**Extract provided:**
↓

#' Gather Violated Rules
#' Gather applicable Rules into a usable output (gt & df objects) to be included
#' in the pop-up modal when an uploaded data frame violates said rule(s). This
#' function also validates the rules entered to verify they are in the expected
#' format.
#' @param input,output,session Internal parameters for {shiny}.
#' @param disp_type Check for rules that would result in an error (required
#' variables) or warning (recommended variables)
#' @param datalist A reactive list of data frames (from the data upload module)
#' @param all_df_rules A double-nested list: inner list is named list of
#' variables names that should result in \code{error} or \code{warn} if
#' variables do not exist or are missing for ANY data frame. Outer list is
#' unnamed.
#' @param expl_rules A double-nested list: outer list is a named list
#' dataframes. Inner list (for each data frame) contains named lists of
#' variables names that should result in \code{error} or \code{warn} if
#' variables do not exist or are missing for the specified parent data frame
#' @param df_incl_rules A double-nested list: outer list is a named list
#' variable names used to identify a particular class of data frame. For
#' example, the variable name PARAMCD would id BDS class data frames, and the
#' inner list would contain a named lists of variables names that should
#' result in \code{error} or \code{warn} if variables do not exist or are
#' missing for the implied parent data frame.

↑

Excerpts from a spatial dataset:
↓

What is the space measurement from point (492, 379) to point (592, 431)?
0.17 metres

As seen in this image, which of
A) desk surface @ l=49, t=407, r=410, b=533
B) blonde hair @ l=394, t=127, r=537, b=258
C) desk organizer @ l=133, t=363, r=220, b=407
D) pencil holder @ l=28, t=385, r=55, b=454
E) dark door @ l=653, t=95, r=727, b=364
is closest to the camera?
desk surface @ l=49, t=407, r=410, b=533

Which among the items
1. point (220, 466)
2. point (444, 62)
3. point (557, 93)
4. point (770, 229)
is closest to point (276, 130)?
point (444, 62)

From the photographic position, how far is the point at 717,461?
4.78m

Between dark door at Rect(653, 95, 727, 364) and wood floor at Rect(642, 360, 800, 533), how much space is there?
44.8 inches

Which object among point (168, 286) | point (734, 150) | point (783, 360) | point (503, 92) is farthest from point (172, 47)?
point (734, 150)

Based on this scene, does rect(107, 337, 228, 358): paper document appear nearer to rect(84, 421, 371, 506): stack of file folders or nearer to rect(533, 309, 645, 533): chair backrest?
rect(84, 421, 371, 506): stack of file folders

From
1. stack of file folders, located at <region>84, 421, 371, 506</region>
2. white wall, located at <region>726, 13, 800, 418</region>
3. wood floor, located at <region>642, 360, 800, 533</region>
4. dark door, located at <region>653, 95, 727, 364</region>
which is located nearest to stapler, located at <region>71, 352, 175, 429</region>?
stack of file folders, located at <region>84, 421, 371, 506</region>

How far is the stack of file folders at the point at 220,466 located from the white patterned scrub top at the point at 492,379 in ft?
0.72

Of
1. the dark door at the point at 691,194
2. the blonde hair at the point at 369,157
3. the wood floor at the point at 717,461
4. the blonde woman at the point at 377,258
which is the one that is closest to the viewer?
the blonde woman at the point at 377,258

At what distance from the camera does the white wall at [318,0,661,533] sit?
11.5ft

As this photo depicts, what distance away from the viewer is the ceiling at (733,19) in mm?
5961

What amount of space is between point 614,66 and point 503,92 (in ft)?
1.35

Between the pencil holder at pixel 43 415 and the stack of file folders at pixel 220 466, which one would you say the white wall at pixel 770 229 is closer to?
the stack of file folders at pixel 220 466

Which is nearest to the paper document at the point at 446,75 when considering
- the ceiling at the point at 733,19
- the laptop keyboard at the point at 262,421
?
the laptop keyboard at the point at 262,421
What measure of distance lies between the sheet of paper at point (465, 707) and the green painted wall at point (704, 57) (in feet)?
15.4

↑

Transcribe the documentation for the rule-gathering function in full, matching every character and line break. This material stands apart from the documentation text and is unrelated to it.

**Task output:**
#' Gather Violated Rules
#' Gather applicable Rules into a usable output (gt & df objects) to be included
#' in the pop-up modal when an uploaded data frame violates said rule(s). This
#' function also validates the rules entered to verify they are in the expected
#' format.
#' @param input,output,session Internal parameters for {shiny}.
#' @param disp_type Check for rules that would result in an error (required
#' variables) or warning (recommended variables)
#' @param datalist A reactive list of data frames (from the data upload module)
#' @param all_df_rules A double-nested list: inner list is named list of
#' variables names that should result in \code{error} or \code{warn} if
#' variables do not exist or are missing for ANY data frame. Outer list is
#' unnamed.
#' @param expl_rules A double-nested list: outer list is a named list
#' dataframes. Inner list (for each data frame) contains named lists of
#' variables names that should result in \code{error} or \code{warn} if
#' variables do not exist or are missing for the specified parent data frame
#' @param df_incl_rules A double-nested list: outer list is a named list
#' variable names used to identify a particular class of data frame. For
#' example, the variable name PARAMCD would id BDS class data frames, and the
#' inner list would contain a named lists of variables names that should
#' result in \code{error} or \code{warn} if variables do not exist or are
#' missing for the implied parent data frame.